▸ Tugas Anda
A – Salin tanpa perubahan bagian teks yang diberikan dari "Saya juga masih" sampai "KH. Hasyim Muzadi.".
B – Menurut teks yang diberikan, di universitas mana teman karib yang dulu ikut menyebar proposal studi itu sekarang kuliah?
---------- Teks yang Diberikan ----------
Saya juga masih bingung hendak menulis apa yang sekiranya bermanfaat bagi para pembaca. Tapi biarlah jemari saya menari-nari sesuka dan seirama dengan hati saya yang sedang kedinginan. Mungkin anda terasa agak pening, apakah ada hati yang kedinginan? Bagi saya ada-ada saja bila kita mengada-ada.

Hati saya sedang kedinginan sebab dua faktor. Faktor yang pertama, beberapa hari ini suhu dingin Kairo semakin membukit. Baru hari ini saja yang agak sedikit bersahabat. Faktor kedua, beberapa jam yang lalu dua teman lama saya di Indonesia menyapa lewat Facebook. Teman saya yang pertama adalah teman karib saya yang menemani saya dulu saat menyebar ‘proposal studi’ saya ke beberapa dosen, dan orang kaya untuk biaya pemberangkatan saya ke Kairo. Ia bercerita bahwa sekarang ia kuliah di Universitas Al-Hikam, Malang. Universitas yang diasuh langsung oleh KH. Hasyim Muzadi.

Teman saya ini memang orang yang tak tentu arah hidupnya. Ia lebih memilih hidup mengalir meski terkadang harus terkatung-katung. Saya merasa senang dia bisa kuliah lagi lantaran dulu ia pernah kuliah gratis di Surabaya tapi harus terputus karena alasan yang dia sendiri tidak menceritakannya kepada saya sampai saat ini. Dia hanya bilang, “Sepertinya Allah bukan menempatkan saya di sana.”
---------- Data Tercatat ----------
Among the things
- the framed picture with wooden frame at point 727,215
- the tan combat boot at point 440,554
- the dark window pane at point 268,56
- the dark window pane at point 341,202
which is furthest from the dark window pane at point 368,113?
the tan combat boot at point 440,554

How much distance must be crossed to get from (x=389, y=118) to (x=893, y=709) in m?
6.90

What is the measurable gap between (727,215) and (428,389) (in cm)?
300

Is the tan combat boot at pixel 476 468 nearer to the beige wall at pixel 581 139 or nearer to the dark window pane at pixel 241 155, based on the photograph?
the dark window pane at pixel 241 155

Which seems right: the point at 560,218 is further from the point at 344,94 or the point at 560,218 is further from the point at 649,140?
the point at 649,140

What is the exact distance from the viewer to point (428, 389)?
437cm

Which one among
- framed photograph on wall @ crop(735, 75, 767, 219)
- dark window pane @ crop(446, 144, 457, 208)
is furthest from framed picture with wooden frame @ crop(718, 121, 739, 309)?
----------
---------- Data Tercatat ----------
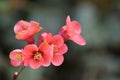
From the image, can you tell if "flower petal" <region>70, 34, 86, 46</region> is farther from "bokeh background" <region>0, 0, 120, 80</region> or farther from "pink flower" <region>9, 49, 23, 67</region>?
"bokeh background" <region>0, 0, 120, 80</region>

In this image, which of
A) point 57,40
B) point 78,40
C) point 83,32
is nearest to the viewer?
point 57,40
----------
▸ Jawaban
A –
Saya juga masih bingung hendak menulis apa yang sekiranya bermanfaat bagi para pembaca. Tapi biarlah jemari saya menari-nari sesuka dan seirama dengan hati saya yang sedang kedinginan. Mungkin anda terasa agak pening, apakah ada hati yang kedinginan? Bagi saya ada-ada saja bila kita mengada-ada.

Hati saya sedang kedinginan sebab dua faktor. Faktor yang pertama, beberapa hari ini suhu dingin Kairo semakin membukit. Baru hari ini saja yang agak sedikit bersahabat. Faktor kedua, beberapa jam yang lalu dua teman lama saya di Indonesia menyapa lewat Facebook. Teman saya yang pertama adalah teman karib saya yang menemani saya dulu saat menyebar ‘proposal studi’ saya ke beberapa dosen, dan orang kaya untuk biaya pemberangkatan saya ke Kairo. Ia bercerita bahwa sekarang ia kuliah di Universitas Al-Hikam, Malang. Universitas yang diasuh langsung oleh KH. Hasyim Muzadi.

B – Di Universitas Al-Hikam, Malang.